We are now ready to define our neural network model. The model will use an Embedding layer as the first hidden layer. The Embedding layer requires the specification of the vocabulary size, the size of the real-valued vector space, and the maximum length of input documents. The vocabulary size is the total number of words in our vocabulary, plus one for unknown words

We will use a 100-dimensional vector space. The maximum document length was calculated above in the max length variable used during padding. 

Model architecture:
    - Embedding Layer
    - CNN layer
        - 32 filters (parallel fields for processing words), kernel size of 8 with a relu activation function. 
    - Pooling layer that reduces the output of the convolutional layer by half
    - 2D output from the CNN part of the model is flattened to one long 2D vector to represent the features  
      extracted by the CNN. 
    - Output layer w/ sigmoid activation function (0 for negative review and 1 for positive review) 
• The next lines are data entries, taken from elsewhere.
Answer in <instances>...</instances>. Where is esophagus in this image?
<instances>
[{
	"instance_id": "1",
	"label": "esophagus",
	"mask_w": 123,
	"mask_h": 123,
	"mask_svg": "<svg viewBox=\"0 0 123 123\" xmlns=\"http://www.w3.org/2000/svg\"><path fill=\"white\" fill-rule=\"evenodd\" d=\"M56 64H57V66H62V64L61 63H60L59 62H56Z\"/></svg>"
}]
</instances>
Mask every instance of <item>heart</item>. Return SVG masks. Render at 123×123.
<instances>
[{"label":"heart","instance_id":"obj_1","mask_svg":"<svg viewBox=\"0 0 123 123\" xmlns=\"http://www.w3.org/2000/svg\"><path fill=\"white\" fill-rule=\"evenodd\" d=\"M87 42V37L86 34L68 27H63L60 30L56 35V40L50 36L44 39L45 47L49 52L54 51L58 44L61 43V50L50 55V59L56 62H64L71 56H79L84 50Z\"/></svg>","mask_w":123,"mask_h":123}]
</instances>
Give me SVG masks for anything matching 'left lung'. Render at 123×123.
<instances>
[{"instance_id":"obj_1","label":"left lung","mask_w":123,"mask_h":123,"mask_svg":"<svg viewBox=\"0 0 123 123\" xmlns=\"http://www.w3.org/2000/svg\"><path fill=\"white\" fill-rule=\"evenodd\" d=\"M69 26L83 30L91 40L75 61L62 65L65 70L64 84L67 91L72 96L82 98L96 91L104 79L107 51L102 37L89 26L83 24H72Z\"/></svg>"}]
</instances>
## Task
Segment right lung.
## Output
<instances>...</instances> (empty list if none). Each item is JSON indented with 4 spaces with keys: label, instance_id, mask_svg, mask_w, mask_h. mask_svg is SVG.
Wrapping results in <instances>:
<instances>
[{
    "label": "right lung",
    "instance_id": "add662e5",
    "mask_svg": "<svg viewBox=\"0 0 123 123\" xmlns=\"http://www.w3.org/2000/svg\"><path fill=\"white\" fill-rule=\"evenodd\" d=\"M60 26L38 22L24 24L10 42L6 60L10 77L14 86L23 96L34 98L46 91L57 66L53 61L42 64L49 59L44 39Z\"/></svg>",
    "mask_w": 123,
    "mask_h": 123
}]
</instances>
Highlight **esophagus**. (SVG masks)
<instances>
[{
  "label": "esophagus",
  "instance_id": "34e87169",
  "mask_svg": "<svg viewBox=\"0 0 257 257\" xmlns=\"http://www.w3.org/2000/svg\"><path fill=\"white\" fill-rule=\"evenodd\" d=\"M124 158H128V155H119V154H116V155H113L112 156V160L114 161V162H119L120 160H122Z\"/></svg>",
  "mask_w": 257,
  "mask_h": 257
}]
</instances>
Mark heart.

The back-end of the model is a standard Multilayer Perceptron layers to interpret the CNN features.

In [16]:
from keras.utils.vis_utils import plot_model
from keras.models import Sequential
from keras.layers import Dense, Embedding, Flatten
from keras.layers.convolutional import Conv1D, MaxPooling1D

# define model
def define_model(vocab_size, max_length):
    model = Sequential()
    model.add( Embedding(vocab_size, 100, input_length = max_length) )
    model.add( Conv1D(filters = 32, kernel_size = 8, activation = 'relu') )
    model.add( MaxPooling1D(pool_size = 2) )
    model.add( Flatten() )
    model.add( Dense(10, activation = 'relu') )
    model.add( Dense(1, activation = 'sigmoid') )
    
    # compile network 
    model.compile(loss='binary_crossentropy', optimizer='adam', metrics=['accuracy'])
    return model

In [17]:
# Load data and run model
from os import listdir
from collections import Counter

# Load vocab into memory
vocab = load_vocab("../data/txt_sentoken/vocab.txt")
vocab = set(vocab.split())

# Load training data
train_docs, ytrain = load_clean_dataset(vocab, True)

# create the tokenizer
tokenizer = create_tokenizer(train_docs)

# Define vocabulary size
vocab_size = len(tokenizer.word_index) + 1
print("vocab size: ", vocab_size)

# Encode Training data
max_length = max([len(s.split()) for s in train_docs])
Xtrain = encode_docs(tokenizer, max_length, train_docs)

# Define model
model = define_model(vocab_size, max_length)

model.summary()
print("Model ready to fit")

vocab size:  25768
_________________________________________________________________
Layer (type)                 Output Shape              Param #   
embedding_2 (Embedding)      (None, 1317, 100)         2576800   
_________________________________________________________________
conv1d_2 (Conv1D)            (None, 1310, 32)          25632     
_________________________________________________________________
max_pooling1d_2 (MaxPooling1 (None, 655, 32)           0         
_________________________________________________________________
flatten_2 (Flatten)          (None, 20960)             0         
_________________________________________________________________
dense_3 (Dense)              (None, 10)                209610    
_________________________________________________________________
dense_4 (Dense)              (None, 1)                 11        
Total params: 2,812,053
Trainable params: 2,812,053
Non-trainable params: 0
_______________________________________________

In [7]:
model.fit(Xtrain, ytrain, epochs=10, verbose=1)

# save the model
model.save('../data/txt_sentoken/model.h5')

Epoch 1/10
Epoch 2/10
Epoch 3/10
Epoch 4/10
Epoch 5/10
Epoch 6/10
Epoch 7/10
Epoch 8/10
Epoch 9/10
Epoch 10/10


### Model Evaluation

In [8]:
from keras.models import load_model 

# Load Train and Test docs
train_docs, ytrain = load_clean_dataset(vocab, True)
test_docs, ytest = load_clean_dataset(vocab, False)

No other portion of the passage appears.